=== Selected extract ===

By Jason Smeaton
Sheila Sibley enlisted in the Australian Army in 1942 with a vision of becoming a wartime nurse – “an angel of mercy, the wounded man’s guide … the Rose of No-Man’s Land”, in her own words.
Many women wanted to “do their bit” during the second world war, and nursing had previously been the only avenue for women to join the military. They had historically been excluded from traditionally masculine roles within the armed forces.
Sibley, however, never became a nurse. Ideas of becoming “this war’s Florence Nightingale” were let go, and nursing was left to those who had trained for it.
Private Sheila Sibley instead served in a hospital kitchen and then laundry.
The establishment of women’s auxiliaries to Australia’s military in the early 1940s created new opportunities for women. This included expanded roles in military hospitals, but also jobs that reached far beyond the hospital ward. Women were called to serve as signallers and telegraph operators, mechanics, and even coastal artillery and anti-aircraft gunners.
These jobs were a clear break from the expected role of women at the time.
However, my research shows servicewomen like Sibley had to fight on another front: to have their contributions to the war acknowledged, in a time when much of their efforts were considered “women’s work”.
The battle for hygiene
In January 1941, 200 Australian servicewomen marched-in as orderlies to support Army nurses working in the Middle East. At first, they were given laborious jobs such as reclaiming bandages for reuse, “regardless of how revolting they were”, according to Sibley’s colleague Alice Penman.
Soon the nursing sisters trained the female orderlies in tasks such as dressing patient wounds.
Stories from servicewomen in the Middle East were returned to Australia and they encouraged other women to join them. “Work hard,” said servicewoman Rita Hind, “because I am sure it is going to be a marvellous experience.”
Military officials also heard the stories of these women and noticed they had become a skilled and useful resource for the hospital.
In December 1942, these servicewomen were given their own branch of the Army, known as the Australian Army Medical Women’s Service. With the creation of the new auxiliary, servicewomen’s roles in military hospitals expanded to include those alongside nurses in patient wards and operating theatres, to those “behind the scenes” of hospitals such as in pathology laboratories, kitchens, laundries, and postal and telegraph offices.
Assigned duties that were considered then as “menial”, “domestic” or the “work of a housewife”, servicewomen working in the fundamental areas of hospital efficiency struggled to be seen.
Today, the COVID pandemic has illustrated the important work of all those who contribute to the health system. But there are few stories told about the historical work of women who toiled behind the scenes to ensure military hospitals ran efficiently and effectively during the second world war.

=== Given data ===

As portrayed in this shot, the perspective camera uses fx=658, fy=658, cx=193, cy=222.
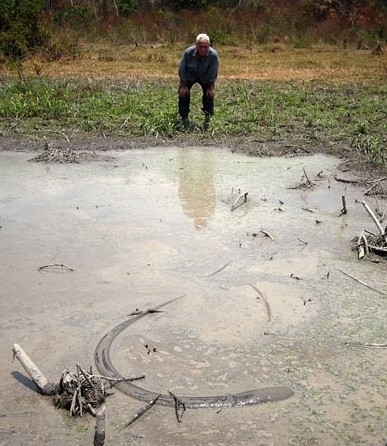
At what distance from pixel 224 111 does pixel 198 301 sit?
19.7ft

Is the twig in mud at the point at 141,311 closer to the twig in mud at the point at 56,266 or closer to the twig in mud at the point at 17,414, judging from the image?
the twig in mud at the point at 56,266

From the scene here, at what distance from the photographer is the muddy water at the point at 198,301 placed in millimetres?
2852

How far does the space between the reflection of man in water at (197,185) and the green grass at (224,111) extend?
1002 mm

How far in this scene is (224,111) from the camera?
376 inches

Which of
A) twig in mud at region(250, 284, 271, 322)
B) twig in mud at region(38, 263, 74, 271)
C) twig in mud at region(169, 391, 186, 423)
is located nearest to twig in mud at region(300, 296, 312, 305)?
twig in mud at region(250, 284, 271, 322)

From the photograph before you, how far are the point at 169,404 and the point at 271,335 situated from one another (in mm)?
829

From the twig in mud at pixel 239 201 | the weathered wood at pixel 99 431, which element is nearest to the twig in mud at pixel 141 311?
the weathered wood at pixel 99 431

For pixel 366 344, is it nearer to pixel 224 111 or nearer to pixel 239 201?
pixel 239 201

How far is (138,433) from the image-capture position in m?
2.74

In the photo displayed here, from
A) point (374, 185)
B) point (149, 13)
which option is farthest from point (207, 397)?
point (149, 13)

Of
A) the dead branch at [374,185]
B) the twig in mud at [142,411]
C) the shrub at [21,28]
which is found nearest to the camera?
the twig in mud at [142,411]

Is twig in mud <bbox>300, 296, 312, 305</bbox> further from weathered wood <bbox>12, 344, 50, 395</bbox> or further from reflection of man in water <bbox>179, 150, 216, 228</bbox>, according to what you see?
weathered wood <bbox>12, 344, 50, 395</bbox>

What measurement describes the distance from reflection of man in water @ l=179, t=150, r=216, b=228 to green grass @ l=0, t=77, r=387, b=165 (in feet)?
3.29

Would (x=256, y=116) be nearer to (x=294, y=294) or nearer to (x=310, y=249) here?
(x=310, y=249)
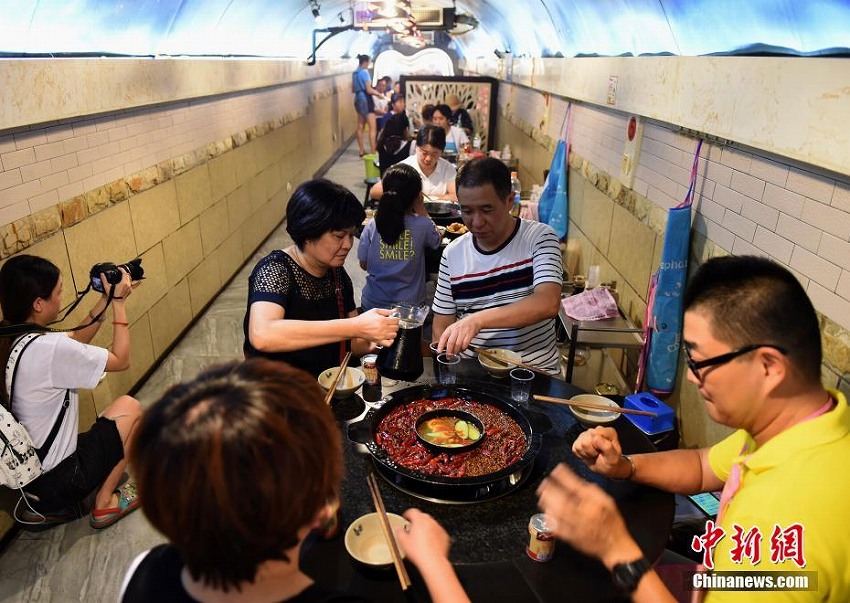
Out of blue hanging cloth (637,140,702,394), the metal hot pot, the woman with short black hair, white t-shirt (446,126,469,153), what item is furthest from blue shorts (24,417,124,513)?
white t-shirt (446,126,469,153)

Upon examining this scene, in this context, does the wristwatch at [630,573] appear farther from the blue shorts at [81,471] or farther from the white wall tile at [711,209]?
the blue shorts at [81,471]

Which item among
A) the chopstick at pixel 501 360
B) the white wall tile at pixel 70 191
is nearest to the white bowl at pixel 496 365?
the chopstick at pixel 501 360

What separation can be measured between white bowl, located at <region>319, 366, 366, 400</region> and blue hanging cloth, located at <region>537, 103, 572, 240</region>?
3.77 metres

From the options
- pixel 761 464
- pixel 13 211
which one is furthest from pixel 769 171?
pixel 13 211

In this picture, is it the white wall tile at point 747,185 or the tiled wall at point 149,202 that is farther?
the tiled wall at point 149,202

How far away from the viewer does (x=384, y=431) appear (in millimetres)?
1799

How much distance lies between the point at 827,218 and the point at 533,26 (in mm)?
6302

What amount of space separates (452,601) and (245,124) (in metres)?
6.44

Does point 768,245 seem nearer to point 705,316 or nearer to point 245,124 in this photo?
point 705,316

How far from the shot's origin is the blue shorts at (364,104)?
43.5 feet

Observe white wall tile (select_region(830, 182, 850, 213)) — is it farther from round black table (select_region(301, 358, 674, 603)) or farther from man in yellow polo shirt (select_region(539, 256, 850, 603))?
round black table (select_region(301, 358, 674, 603))

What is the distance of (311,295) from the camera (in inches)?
93.3

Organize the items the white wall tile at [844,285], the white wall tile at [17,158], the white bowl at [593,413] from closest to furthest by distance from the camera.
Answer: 1. the white wall tile at [844,285]
2. the white bowl at [593,413]
3. the white wall tile at [17,158]

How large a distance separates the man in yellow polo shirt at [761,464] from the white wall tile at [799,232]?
879 mm
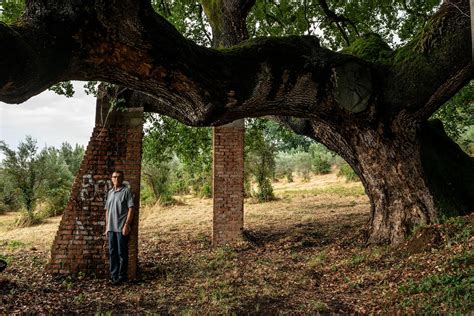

===

> [What to do]
1. In the article on Australian servicewomen, copy the passage starting with "Soon the nursing" and going on through "for the hospital." word for word.
2. According to the article on Australian servicewomen, what was the name of the Army branch the servicewomen were given in December 1942?
3. Continue the article on Australian servicewomen from its last sentence.

> [Answers to each task]
1.
Soon the nursing sisters trained the female orderlies in tasks such as dressing patient wounds.
Stories from servicewomen in the Middle East were returned to Australia and they encouraged other women to join them. “Work hard,” said servicewoman Rita Hind, “because I am sure it is going to be a marvellous experience.”
Military officials also heard the stories of these women and noticed they had become a skilled and useful resource for the hospital.

2. The Australian Army Medical Women's Service.

3.
Posted to duty in the laundry of the 115 Australian General Hospital (AGH) at Heidelberg, Victoria, Sibley came to appreciate that the laundry was fundamental to the maintenance of hygiene in hospitals. “Everyone who works in a laundry at an AGH,” Sibley suggests, “is fighting for the lives of the wounded as steadfastly as that clever surgeon.”
The correlation between hygiene and the health and recovery of patients was still in its infancy in the 1940s. Laundry work was also still considered to be “women’s work”.
Sibley stood up against the gendered portrayals of her wartime work. A hospital laundry bears no resemblance to its domestic counterpart with its industrial machinery to wash, dry, iron and fold linen and clothes. To Sibley, the laundry was the battlefront and the machines her weapons. She wrote:
What may look like a washing machine in our big military hospitals is really artillery firing its rounds of good clean washing against the enemies, disease and death.
The strategy of other servicewomen to break from gendered boundaries was less overt.
Sergeant Thelma Powell quietly worked in her role at the No. 1 Facio-Maxillary and Plastic Unit where she became an artist painting artificial eyes for injured soldiers.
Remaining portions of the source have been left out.